TEXTE SOURCE >>
....
En faisant recours à la notion de mandat requis pour permettre à toute personne, en l’occurrence à l’ICJ, de demander l’arrestation et la remise de tout suspect à la CPI, la Cour kenyane semble sombrer dans la confusion entre les relations officielles que la CPI entretient avec les ONG16 et les relations que l’Etat peut avoir avec ces dernières17. D’autant que, dans l’ordre juridique kenyan, seule la KNHREC a effectivement un rôle officiel en matière des droits de l’homme18.

C’est donc à tort que la Cour kenyane s’est prononcée en faveur de la recevabilité de la requête de l’ICJ, alors que sa qualité et son intérêt à agir dans cette espèce ne se justifient pas au regard des textes.

CONCLUSION DU CHAPITRE I

Dans les analyses qui précèdent, il ressort que la Cour kenyane a tranché le problème de la qualité et de l’intérêt de l’ICJ à agir avec beaucoup de maladresses. Seule une lecture particulièrement complaisante de l’ICA a pu entraîner une telle décision. En effet, la Section 32 de l’ICA sur laquelle la requérante s’est fondée, ne lui permet pas d’agir.

L’on a constaté que l’interprétation qui en a été faite par la Cour kenyane a abouti à un résultat qui met cette disposition en contradiction avec d’autres dispositions19 de l’ICA. En effet, cette loi réserve la compétence exclusive (sur le plan national) au Ministre et, dans une certaine mesure, à l’Attorney general.

De ce fait, le locus-standi que la Cour kenyane a accordé à l’ICJ ne se justifie pas.
....
(Données brutes)

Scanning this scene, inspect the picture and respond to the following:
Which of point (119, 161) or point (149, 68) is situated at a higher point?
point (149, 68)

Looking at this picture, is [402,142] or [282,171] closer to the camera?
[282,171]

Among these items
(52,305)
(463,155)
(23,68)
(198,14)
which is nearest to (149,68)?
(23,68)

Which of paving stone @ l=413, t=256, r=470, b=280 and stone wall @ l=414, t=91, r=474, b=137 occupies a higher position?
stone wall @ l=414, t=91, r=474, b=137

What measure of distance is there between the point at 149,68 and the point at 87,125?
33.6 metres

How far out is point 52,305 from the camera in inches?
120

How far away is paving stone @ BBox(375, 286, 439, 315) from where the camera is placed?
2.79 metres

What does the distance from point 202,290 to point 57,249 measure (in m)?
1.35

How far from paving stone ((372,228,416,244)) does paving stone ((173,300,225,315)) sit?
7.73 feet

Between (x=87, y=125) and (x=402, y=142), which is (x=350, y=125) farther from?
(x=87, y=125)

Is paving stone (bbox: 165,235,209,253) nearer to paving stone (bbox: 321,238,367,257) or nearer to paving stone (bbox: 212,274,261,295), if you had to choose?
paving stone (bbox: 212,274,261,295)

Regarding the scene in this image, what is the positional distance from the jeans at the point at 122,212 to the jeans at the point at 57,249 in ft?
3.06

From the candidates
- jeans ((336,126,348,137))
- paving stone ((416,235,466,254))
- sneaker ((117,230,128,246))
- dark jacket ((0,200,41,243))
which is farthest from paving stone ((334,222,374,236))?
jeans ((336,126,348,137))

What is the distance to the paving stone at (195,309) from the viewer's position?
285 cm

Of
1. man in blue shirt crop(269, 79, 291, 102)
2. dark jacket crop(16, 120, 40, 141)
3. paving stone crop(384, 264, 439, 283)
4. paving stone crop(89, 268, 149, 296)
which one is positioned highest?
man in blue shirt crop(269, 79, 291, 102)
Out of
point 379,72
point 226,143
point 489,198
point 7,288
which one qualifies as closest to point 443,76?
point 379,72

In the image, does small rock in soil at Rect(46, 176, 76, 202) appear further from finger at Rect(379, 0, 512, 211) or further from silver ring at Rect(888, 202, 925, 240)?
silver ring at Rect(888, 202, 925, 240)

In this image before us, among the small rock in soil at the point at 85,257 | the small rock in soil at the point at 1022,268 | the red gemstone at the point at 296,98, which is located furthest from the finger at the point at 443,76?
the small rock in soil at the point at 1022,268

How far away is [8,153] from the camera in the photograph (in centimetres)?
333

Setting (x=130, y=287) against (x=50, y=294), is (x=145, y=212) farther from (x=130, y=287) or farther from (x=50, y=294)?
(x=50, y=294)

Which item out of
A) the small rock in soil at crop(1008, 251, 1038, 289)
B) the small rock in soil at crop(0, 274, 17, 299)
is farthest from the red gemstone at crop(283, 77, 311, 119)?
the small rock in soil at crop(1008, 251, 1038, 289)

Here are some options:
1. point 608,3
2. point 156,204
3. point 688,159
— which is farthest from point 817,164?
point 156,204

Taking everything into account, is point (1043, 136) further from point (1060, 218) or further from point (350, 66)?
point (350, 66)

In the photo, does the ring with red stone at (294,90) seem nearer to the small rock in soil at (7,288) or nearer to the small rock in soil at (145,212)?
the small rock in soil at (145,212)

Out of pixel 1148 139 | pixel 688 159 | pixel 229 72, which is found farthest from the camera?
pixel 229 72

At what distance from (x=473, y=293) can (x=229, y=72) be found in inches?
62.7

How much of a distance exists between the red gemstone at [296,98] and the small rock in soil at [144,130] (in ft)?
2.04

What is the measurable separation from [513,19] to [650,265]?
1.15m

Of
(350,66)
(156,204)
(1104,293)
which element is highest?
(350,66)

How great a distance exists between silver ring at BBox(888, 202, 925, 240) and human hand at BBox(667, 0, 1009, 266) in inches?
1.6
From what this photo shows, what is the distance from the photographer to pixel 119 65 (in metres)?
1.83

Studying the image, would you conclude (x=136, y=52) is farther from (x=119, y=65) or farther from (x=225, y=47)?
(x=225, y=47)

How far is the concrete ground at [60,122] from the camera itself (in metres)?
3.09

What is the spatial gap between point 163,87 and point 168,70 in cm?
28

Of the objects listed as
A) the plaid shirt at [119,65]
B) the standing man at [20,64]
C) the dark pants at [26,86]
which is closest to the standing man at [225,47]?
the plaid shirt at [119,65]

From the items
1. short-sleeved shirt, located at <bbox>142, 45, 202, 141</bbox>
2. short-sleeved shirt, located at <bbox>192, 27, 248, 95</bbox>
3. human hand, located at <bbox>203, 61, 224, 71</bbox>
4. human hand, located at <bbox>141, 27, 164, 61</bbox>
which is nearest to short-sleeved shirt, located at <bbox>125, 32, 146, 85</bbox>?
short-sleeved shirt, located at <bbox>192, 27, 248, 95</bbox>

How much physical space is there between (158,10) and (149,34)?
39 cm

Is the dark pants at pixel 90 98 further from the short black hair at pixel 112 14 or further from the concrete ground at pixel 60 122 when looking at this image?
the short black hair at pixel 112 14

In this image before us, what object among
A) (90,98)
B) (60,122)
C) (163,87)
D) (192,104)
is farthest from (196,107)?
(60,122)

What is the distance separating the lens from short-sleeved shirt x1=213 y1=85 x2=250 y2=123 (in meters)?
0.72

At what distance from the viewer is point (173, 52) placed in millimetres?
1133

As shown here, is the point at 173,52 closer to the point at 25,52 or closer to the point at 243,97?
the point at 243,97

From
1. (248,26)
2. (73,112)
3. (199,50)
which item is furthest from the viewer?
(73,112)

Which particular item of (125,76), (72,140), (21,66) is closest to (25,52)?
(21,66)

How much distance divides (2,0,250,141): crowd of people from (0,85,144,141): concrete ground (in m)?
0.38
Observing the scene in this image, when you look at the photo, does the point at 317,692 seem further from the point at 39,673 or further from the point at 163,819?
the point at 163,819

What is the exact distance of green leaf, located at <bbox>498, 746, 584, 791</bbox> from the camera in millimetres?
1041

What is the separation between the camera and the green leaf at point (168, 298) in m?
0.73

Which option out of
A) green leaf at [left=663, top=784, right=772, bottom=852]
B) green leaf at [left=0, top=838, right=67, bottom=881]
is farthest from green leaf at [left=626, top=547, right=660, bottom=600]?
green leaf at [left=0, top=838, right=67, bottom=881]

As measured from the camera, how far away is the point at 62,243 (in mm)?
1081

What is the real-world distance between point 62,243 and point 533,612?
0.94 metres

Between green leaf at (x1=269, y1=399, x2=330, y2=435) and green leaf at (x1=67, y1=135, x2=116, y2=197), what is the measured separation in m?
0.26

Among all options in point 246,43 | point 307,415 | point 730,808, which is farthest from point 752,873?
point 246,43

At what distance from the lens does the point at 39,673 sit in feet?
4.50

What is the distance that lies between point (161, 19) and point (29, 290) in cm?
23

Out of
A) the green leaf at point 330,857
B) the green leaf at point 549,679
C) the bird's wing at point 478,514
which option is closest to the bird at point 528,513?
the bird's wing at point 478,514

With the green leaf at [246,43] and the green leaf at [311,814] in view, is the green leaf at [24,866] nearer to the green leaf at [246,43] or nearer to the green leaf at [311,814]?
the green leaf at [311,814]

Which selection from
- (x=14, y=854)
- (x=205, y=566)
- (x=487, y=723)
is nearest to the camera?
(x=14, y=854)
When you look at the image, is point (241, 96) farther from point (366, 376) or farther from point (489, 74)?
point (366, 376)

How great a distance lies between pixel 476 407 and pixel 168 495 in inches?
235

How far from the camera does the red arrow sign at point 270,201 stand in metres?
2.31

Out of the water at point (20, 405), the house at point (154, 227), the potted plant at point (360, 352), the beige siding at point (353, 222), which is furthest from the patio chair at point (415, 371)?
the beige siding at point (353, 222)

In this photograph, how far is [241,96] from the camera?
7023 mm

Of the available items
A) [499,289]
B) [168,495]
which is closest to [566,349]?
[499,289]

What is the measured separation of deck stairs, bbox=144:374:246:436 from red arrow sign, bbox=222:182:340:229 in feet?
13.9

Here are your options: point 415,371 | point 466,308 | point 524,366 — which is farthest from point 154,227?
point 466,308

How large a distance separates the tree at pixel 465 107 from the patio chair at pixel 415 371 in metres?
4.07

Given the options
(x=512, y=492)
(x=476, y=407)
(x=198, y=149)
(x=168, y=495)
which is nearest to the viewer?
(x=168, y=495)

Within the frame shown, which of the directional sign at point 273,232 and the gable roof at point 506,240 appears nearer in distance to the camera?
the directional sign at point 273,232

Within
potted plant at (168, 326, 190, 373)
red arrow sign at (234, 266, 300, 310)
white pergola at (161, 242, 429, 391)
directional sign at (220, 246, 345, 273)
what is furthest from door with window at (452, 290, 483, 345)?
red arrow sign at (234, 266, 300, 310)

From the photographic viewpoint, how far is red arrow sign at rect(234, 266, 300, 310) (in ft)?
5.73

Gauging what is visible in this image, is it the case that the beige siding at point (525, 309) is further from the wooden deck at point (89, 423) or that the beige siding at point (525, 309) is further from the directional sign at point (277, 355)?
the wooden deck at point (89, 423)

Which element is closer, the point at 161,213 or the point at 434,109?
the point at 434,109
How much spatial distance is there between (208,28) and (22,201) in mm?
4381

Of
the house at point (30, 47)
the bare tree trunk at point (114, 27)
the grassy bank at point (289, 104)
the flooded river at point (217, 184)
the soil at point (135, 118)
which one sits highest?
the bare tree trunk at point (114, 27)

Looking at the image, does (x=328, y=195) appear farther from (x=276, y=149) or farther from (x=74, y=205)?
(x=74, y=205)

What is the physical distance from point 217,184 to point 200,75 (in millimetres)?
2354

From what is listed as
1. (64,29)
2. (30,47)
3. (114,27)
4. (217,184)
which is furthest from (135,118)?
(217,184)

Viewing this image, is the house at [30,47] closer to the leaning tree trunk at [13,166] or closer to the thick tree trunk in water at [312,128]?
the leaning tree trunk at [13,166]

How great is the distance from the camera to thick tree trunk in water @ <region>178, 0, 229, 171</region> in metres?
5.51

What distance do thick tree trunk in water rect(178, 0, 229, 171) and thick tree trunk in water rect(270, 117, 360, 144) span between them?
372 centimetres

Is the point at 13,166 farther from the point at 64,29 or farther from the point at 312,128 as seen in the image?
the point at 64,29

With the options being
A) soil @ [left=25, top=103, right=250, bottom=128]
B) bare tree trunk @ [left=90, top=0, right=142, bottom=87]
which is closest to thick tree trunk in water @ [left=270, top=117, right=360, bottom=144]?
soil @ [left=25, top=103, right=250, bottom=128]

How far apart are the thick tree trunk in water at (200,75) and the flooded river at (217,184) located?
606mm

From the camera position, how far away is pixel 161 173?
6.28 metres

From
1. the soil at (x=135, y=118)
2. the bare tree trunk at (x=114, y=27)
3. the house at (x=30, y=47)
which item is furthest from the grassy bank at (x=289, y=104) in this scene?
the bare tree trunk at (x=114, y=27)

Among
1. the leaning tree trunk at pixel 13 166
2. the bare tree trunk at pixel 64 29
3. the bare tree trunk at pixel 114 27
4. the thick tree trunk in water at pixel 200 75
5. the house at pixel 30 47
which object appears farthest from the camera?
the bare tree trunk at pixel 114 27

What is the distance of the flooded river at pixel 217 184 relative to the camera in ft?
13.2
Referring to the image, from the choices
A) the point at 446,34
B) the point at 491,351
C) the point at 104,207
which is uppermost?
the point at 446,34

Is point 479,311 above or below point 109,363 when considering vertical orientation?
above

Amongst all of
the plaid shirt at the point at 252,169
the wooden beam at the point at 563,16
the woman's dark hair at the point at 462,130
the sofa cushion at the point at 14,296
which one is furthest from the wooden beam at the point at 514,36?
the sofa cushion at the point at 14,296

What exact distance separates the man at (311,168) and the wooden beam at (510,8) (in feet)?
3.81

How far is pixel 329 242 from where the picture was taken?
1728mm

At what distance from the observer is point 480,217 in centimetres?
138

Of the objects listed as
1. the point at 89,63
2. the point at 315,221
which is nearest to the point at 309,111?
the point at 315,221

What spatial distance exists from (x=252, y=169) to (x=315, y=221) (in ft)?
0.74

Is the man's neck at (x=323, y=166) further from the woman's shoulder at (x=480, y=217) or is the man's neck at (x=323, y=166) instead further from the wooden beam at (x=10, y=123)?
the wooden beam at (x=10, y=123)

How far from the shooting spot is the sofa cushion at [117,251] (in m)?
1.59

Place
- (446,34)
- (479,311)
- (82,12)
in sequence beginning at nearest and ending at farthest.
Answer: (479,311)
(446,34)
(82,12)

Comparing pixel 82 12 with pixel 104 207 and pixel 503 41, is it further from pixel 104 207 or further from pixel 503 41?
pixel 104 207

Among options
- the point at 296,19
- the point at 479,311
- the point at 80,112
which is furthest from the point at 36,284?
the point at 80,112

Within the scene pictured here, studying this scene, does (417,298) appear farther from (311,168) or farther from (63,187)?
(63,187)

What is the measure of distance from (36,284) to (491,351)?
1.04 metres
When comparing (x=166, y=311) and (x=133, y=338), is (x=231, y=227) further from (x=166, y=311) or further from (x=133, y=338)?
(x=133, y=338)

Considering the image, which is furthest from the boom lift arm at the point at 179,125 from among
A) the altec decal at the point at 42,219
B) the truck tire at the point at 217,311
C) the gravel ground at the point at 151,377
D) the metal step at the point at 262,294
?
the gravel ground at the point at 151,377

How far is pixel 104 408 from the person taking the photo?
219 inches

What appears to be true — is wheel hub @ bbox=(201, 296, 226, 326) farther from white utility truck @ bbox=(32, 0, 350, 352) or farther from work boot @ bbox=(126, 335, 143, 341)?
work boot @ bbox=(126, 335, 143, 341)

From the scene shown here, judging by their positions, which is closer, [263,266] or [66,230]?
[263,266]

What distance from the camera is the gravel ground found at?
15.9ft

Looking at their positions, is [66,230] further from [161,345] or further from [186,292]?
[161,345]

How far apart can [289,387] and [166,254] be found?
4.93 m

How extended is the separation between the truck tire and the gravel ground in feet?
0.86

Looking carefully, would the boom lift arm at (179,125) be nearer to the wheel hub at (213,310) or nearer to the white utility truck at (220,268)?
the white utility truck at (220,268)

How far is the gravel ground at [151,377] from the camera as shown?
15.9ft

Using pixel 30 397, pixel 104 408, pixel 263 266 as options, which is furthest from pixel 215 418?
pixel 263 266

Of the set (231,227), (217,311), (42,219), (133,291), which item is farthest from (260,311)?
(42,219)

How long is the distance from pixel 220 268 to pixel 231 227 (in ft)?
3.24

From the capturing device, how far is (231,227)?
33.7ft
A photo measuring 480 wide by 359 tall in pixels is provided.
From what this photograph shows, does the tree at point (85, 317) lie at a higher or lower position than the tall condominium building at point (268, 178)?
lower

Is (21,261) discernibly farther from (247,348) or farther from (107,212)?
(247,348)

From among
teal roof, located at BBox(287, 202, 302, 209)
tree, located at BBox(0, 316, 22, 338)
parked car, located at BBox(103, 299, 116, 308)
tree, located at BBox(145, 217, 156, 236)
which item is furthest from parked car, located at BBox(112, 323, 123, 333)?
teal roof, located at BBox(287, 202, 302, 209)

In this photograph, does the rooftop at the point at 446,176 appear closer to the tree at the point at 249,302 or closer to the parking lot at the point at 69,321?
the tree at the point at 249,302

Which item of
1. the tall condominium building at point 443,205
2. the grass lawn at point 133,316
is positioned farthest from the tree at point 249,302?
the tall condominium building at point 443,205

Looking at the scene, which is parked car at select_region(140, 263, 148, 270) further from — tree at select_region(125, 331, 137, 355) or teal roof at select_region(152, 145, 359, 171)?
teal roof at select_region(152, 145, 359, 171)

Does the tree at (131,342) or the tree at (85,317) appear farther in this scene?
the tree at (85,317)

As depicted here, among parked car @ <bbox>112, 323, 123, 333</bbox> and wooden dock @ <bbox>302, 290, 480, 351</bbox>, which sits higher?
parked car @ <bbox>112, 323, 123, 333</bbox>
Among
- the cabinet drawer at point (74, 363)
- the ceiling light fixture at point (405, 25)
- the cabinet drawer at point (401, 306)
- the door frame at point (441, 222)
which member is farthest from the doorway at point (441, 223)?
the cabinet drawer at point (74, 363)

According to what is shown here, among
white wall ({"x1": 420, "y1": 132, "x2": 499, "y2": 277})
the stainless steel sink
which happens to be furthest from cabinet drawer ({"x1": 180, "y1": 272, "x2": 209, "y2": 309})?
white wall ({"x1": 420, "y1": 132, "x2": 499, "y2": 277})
....
TRAVAIL DEMANDÉ >> Extrayez du texte source le passage qui commence aux mots « En faisant recours » et s'arrête après « regard des textes. », sans rien y changer. Ce matériel n'a aucun lien avec le texte source.

SOLUTION DU PROBLÈME >>
En faisant recours à la notion de mandat requis pour permettre à toute personne, en l’occurrence à l’ICJ, de demander l’arrestation et la remise de tout suspect à la CPI, la Cour kenyane semble sombrer dans la confusion entre les relations officielles que la CPI entretient avec les ONG16 et les relations que l’Etat peut avoir avec ces dernières17. D’autant que, dans l’ordre juridique kenyan, seule la KNHREC a effectivement un rôle officiel en matière des droits de l’homme18.

C’est donc à tort que la Cour kenyane s’est prononcée en faveur de la recevabilité de la requête de l’ICJ, alors que sa qualité et son intérêt à agir dans cette espèce ne se justifient pas au regard des textes.